Kimsenin günahını almayın lütfen!.. Doları yükselten benim. Hastaneye yatarken 9 Lira bilmem kaç kuruştu. Dikişlerim alındığında 11 buçuğa doğru koşuyordu. Yedi buçuk yıl önce göğsümün soluna yerleştirilen pil ömrünü tamamlamış. Onu çıkarıp yenisini yerleştirdiler. Bir saat yirmi dakika süren ameliyat iyi geçti. Sırtüstü yatmak ve sol tarafı gece gündüz korumak gibi bana zor gelen davranışlar da olmasa, her şey güllük gülistanlık. Çocukluğumdan beri sol yanıma yatma alışkanlığımı yenmek için de koltukta ve kanepede uyumak çare oldu.
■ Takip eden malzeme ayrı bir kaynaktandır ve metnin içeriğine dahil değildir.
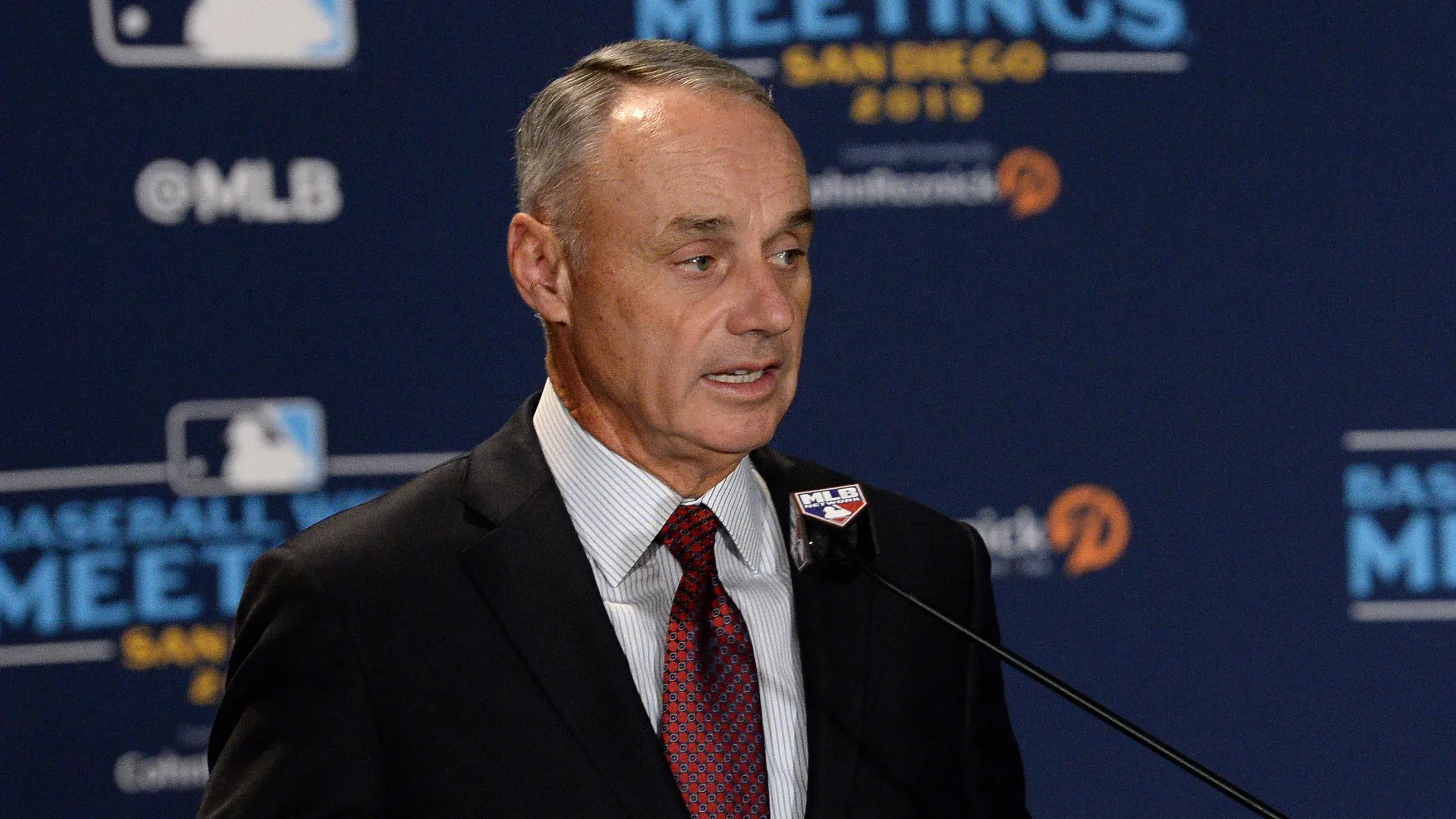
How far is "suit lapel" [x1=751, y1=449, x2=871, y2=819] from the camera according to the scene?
1.63 m

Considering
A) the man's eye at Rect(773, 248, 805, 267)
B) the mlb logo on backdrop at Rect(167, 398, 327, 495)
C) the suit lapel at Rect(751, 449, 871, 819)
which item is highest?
the man's eye at Rect(773, 248, 805, 267)

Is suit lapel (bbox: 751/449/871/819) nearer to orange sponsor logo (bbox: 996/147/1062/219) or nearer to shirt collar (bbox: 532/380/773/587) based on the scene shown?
shirt collar (bbox: 532/380/773/587)

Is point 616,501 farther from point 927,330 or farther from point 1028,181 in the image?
point 1028,181

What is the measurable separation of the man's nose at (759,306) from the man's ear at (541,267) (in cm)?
22

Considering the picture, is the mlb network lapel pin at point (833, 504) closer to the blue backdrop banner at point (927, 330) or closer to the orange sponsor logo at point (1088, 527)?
the blue backdrop banner at point (927, 330)

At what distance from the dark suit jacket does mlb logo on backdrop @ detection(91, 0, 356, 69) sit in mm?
1394

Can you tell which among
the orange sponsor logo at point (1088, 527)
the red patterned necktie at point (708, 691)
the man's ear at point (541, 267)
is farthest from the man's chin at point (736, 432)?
the orange sponsor logo at point (1088, 527)

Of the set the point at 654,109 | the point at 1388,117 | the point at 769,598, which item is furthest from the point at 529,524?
the point at 1388,117

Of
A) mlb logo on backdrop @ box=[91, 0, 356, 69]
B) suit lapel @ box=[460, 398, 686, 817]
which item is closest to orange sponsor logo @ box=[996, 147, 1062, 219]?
mlb logo on backdrop @ box=[91, 0, 356, 69]

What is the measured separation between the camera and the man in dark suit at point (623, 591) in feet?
4.98

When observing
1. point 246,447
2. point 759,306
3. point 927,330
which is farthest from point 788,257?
point 246,447

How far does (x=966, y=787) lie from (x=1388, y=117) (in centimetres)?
196

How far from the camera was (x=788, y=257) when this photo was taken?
1700 mm

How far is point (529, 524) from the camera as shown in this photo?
1.65m
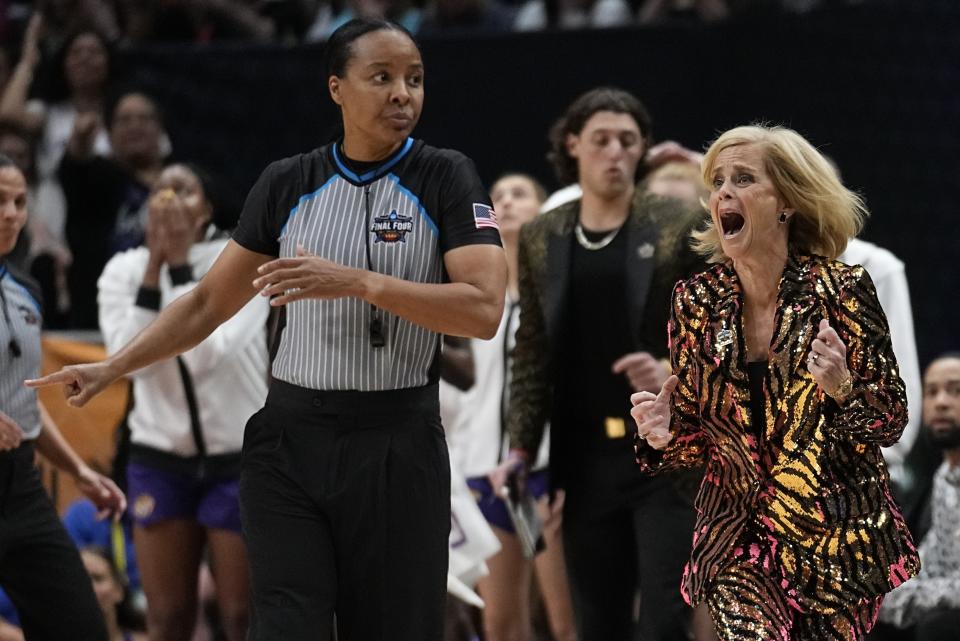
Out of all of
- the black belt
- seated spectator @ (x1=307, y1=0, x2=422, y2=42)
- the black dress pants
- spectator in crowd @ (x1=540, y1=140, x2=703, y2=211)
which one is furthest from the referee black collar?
seated spectator @ (x1=307, y1=0, x2=422, y2=42)

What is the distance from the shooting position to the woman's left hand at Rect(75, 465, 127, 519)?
5812mm

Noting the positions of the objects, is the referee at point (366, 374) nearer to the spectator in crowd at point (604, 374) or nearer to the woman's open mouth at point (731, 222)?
the woman's open mouth at point (731, 222)

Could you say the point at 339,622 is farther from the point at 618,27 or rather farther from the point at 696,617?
the point at 618,27

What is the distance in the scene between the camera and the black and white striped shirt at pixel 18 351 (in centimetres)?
545

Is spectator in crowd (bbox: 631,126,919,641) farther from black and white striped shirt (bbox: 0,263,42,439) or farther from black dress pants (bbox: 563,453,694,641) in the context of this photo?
black and white striped shirt (bbox: 0,263,42,439)

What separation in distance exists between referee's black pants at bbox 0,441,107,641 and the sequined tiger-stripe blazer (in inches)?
80.0

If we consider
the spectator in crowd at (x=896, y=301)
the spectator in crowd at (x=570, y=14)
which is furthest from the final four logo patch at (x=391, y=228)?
the spectator in crowd at (x=570, y=14)

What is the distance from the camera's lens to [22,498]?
538cm

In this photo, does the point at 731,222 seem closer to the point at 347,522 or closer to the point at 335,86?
the point at 335,86

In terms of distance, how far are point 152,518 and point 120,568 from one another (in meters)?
1.49

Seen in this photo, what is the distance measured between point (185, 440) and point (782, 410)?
291cm

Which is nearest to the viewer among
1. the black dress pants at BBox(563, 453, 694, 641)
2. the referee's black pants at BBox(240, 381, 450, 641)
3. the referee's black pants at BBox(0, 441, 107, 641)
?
the referee's black pants at BBox(240, 381, 450, 641)

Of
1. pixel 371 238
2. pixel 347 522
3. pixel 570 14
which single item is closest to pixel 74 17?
pixel 570 14

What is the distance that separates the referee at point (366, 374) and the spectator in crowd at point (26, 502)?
903mm
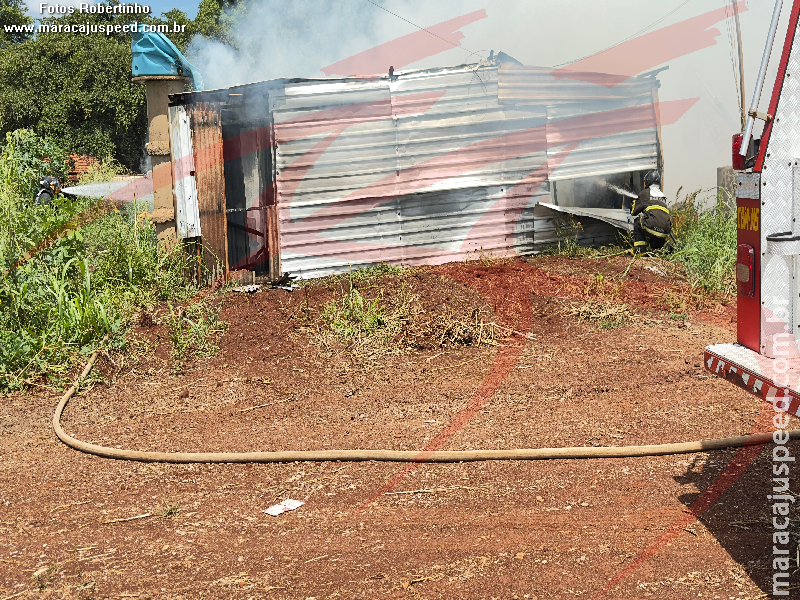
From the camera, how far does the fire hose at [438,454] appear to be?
4594 mm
Önceki gün dikişler de alınınca sağlık itibariyle normale çok yaklaştım. Hatta televizyon haberlerini izlemeye bile başladım. İşte, ne olduysa o haberler sırasında oldu. Vicdanım sızladı… Ne sızlaması; kanadı, kanadı.Beynim haşlanır gibi oldu. Kalbim adeta ters çalışıyor da, damarlarımdaki kan da ters yönde akıyor gibiydi. Acaba yanlış mı duydum zannıyla alt yazıyı da okudum. Yetmedi, bir başka kanala geçtim. Aman Allah’ım!.. Doğruydu. Ameliyatımdan hemen önce dokuz küsür olan dolar on 11 buçuk Liraya yaklaşmıştı.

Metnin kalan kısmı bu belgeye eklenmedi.